In this way, beyond Giorgio Agamben’s critique of constituent power, I believe that the interpretation of the sive that he puts forth is much more relevant for a reading of the ius sive potentia. For Agamben, it is the modalization or modification of human beings as modes of God that preserves the relation between power and right. As he explains, the Spinozist syntagma Deus sive (or) natura does not mean “God = nature”: the sive (whether sive derives from the conditional and concessive si or the anaphoric sic) expresses the modalization, that is, the neutralization and the failure as much of identity as of difference. What is divine is not being in itself, but its own sive, its own always already modifying and “naturing”—being born—in the modes.
71
It is in this way that Spinoza’s modal ontology and his geometrical system allow for the possibility of constituent power and constituent rights. The sive itself expresses the immanation of the causa immanens and modalization when it comes to Deus sive Natura, and it is precisely this sive that expresses the modalization that is maintained in the ius sive potentia.

● ● ● ● ● ● ●

■ STATED GOAL A
Which lines of the listing below contain the string "locateOnScreen"? Pull out each one in full, treating case as significant.

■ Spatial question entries
● ● ● ● ● ● ●

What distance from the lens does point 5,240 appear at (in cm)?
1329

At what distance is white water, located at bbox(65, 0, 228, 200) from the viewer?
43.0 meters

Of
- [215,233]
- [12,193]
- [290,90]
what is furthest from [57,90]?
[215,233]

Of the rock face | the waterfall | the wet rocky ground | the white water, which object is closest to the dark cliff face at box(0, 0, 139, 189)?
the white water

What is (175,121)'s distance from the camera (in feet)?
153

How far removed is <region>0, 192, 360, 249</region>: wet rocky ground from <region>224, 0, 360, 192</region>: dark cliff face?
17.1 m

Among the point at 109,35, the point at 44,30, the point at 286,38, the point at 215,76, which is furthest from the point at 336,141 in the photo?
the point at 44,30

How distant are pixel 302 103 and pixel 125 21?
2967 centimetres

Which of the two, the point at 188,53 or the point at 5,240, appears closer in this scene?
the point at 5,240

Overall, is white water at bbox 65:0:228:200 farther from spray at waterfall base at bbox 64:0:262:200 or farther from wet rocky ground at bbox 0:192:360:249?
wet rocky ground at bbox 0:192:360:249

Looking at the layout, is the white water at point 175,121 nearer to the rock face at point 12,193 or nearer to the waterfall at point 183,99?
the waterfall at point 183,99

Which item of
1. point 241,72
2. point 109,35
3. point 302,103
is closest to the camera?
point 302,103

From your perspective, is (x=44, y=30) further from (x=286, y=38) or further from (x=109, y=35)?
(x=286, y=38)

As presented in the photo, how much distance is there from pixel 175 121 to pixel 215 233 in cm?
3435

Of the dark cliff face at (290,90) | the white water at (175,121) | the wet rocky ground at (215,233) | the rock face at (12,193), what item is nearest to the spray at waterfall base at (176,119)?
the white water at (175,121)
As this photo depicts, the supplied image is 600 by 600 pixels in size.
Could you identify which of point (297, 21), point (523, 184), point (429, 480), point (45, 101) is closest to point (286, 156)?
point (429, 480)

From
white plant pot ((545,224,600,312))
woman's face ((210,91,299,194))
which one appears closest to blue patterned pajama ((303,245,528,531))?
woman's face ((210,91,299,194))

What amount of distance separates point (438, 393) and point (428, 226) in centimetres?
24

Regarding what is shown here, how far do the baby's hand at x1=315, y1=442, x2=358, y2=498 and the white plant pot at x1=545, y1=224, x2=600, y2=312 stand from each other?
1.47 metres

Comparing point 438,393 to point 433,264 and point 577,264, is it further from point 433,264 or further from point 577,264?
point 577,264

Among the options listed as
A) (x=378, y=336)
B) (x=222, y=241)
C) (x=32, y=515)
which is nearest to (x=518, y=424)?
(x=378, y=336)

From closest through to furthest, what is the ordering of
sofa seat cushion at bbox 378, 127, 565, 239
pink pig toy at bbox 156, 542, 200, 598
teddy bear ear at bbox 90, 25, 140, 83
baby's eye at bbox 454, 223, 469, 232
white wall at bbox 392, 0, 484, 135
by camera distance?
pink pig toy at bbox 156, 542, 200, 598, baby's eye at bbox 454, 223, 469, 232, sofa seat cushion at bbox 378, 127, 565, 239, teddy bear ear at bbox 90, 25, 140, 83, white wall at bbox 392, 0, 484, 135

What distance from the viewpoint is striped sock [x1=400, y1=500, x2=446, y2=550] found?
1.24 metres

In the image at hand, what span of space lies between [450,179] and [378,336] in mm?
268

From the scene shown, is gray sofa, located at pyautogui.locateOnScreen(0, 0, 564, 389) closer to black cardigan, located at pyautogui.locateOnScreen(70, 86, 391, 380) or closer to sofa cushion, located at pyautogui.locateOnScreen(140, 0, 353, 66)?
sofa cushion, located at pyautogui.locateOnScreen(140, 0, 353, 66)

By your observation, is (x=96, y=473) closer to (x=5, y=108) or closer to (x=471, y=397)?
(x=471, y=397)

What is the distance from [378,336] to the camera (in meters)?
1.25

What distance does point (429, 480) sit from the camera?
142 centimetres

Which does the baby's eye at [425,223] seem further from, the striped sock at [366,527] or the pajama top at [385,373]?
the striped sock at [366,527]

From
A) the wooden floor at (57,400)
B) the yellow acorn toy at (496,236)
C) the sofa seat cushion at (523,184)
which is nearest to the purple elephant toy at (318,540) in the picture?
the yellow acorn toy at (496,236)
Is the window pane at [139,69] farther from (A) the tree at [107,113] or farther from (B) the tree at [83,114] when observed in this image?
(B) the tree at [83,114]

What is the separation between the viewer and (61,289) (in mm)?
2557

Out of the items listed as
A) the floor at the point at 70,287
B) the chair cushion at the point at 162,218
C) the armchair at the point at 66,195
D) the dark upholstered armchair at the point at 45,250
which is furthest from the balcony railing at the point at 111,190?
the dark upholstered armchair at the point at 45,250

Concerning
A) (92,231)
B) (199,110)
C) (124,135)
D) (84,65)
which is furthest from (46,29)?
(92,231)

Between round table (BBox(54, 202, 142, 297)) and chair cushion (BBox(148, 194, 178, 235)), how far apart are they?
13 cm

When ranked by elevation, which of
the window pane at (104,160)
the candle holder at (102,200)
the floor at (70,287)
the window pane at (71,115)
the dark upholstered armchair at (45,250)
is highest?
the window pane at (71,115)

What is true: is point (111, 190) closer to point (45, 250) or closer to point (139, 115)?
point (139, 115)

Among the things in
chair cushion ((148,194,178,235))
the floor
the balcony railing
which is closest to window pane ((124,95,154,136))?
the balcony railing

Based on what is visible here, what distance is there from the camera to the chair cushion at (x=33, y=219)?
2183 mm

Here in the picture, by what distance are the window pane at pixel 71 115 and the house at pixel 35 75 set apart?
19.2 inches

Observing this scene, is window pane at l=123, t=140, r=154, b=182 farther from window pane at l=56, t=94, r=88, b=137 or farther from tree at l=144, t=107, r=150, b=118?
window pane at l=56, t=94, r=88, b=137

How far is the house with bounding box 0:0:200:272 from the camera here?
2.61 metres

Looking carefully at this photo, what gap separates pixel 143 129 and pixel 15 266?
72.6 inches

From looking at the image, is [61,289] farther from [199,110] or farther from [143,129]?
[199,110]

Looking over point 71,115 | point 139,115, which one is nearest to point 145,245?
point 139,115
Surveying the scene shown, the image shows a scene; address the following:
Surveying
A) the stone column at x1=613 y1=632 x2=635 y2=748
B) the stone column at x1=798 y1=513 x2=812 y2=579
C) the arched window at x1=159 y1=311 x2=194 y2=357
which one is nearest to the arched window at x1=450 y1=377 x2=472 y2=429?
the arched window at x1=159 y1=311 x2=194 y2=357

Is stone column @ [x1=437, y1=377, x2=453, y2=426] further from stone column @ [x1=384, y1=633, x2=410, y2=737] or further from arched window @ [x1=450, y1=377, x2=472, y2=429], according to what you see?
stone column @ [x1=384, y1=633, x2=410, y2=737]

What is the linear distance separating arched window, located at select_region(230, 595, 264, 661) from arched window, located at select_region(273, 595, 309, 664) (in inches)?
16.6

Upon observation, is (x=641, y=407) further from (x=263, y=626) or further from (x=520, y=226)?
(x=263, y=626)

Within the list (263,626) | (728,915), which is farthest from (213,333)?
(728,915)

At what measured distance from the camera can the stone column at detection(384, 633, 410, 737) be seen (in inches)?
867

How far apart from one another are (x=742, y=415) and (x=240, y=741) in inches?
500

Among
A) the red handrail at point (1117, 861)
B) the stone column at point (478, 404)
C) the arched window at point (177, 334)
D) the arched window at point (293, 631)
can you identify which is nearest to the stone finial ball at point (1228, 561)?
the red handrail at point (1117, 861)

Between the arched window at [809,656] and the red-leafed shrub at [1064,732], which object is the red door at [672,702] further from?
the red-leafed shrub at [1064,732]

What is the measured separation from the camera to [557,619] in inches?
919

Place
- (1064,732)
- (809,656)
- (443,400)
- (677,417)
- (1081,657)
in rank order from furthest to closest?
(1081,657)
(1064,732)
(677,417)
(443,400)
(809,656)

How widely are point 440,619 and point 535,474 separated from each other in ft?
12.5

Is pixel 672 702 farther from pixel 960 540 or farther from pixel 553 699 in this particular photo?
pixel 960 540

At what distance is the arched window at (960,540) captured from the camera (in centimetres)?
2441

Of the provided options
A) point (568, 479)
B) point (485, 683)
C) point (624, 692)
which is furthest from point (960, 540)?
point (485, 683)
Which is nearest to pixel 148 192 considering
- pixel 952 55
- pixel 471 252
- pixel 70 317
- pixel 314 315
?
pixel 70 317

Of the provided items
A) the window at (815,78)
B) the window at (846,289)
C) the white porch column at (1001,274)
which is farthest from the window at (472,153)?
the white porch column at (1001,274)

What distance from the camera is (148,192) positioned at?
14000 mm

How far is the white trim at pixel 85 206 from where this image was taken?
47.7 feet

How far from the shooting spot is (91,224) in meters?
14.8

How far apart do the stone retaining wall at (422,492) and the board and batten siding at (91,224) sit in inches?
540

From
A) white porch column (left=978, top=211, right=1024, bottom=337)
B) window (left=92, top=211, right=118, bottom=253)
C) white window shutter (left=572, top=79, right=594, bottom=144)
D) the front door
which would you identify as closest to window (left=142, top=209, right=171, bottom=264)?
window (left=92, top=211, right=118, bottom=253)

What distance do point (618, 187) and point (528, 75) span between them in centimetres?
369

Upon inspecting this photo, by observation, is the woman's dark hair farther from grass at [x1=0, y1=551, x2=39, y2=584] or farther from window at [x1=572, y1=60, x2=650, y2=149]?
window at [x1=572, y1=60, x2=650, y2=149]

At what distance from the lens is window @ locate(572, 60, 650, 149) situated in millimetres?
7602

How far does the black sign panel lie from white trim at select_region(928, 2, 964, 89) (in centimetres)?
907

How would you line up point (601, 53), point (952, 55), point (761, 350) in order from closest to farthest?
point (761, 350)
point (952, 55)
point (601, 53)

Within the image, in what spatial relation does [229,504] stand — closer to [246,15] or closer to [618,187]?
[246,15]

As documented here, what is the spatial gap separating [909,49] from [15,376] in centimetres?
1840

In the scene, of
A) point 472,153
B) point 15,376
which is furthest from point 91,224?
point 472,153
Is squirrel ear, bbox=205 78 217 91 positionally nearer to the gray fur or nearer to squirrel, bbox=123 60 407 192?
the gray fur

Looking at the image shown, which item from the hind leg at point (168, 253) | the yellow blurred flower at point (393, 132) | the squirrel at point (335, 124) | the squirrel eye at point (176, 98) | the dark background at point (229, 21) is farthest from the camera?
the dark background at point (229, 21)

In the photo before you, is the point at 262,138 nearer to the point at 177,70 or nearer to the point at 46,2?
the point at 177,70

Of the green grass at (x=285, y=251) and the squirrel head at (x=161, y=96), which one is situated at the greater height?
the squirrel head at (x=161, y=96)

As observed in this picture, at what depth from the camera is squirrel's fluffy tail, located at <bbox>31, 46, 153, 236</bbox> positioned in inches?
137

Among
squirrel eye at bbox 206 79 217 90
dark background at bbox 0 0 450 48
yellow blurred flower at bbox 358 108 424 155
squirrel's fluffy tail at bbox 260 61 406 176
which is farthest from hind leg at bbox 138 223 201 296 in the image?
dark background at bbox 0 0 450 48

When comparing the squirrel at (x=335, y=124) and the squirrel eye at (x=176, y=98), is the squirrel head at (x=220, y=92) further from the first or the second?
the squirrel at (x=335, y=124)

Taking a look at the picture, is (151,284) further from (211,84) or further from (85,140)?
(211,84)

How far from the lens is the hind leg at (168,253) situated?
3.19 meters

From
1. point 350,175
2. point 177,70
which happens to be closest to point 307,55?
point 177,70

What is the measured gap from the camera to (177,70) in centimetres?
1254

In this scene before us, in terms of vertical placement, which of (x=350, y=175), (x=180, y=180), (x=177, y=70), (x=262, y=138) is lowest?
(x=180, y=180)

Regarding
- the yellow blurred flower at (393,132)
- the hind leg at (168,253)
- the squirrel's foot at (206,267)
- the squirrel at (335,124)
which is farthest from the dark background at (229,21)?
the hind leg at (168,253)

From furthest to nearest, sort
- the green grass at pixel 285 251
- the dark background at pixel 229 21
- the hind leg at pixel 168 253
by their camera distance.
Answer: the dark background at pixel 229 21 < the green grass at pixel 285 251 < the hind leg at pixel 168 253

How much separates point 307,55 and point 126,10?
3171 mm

● ● ● ● ● ● ●

■ STATED GOAL B
From the Spinoza passage above, transcribe the portion starting with "In this way, beyond" and going on through "born—in the modes.".

■ RESULT A
From the scene shown, is gray sofa, located at pyautogui.locateOnScreen(0, 0, 564, 389) closer to black cardigan, located at pyautogui.locateOnScreen(70, 86, 391, 380) or closer to sofa cushion, located at pyautogui.locateOnScreen(140, 0, 353, 66)?
sofa cushion, located at pyautogui.locateOnScreen(140, 0, 353, 66)

■ RESULT B
In this way, beyond Giorgio Agamben’s critique of constituent power, I believe that the interpretation of the sive that he puts forth is much more relevant for a reading of the ius sive potentia. For Agamben, it is the modalization or modification of human beings as modes of God that preserves the relation between power and right. As he explains, the Spinozist syntagma Deus sive (or) natura does not mean “God = nature”: the sive (whether sive derives from the conditional and concessive si or the anaphoric sic) expresses the modalization, that is, the neutralization and the failure as much of identity as of difference. What is divine is not being in itself, but its own sive, its own always already modifying and “naturing”—being born—in the modes.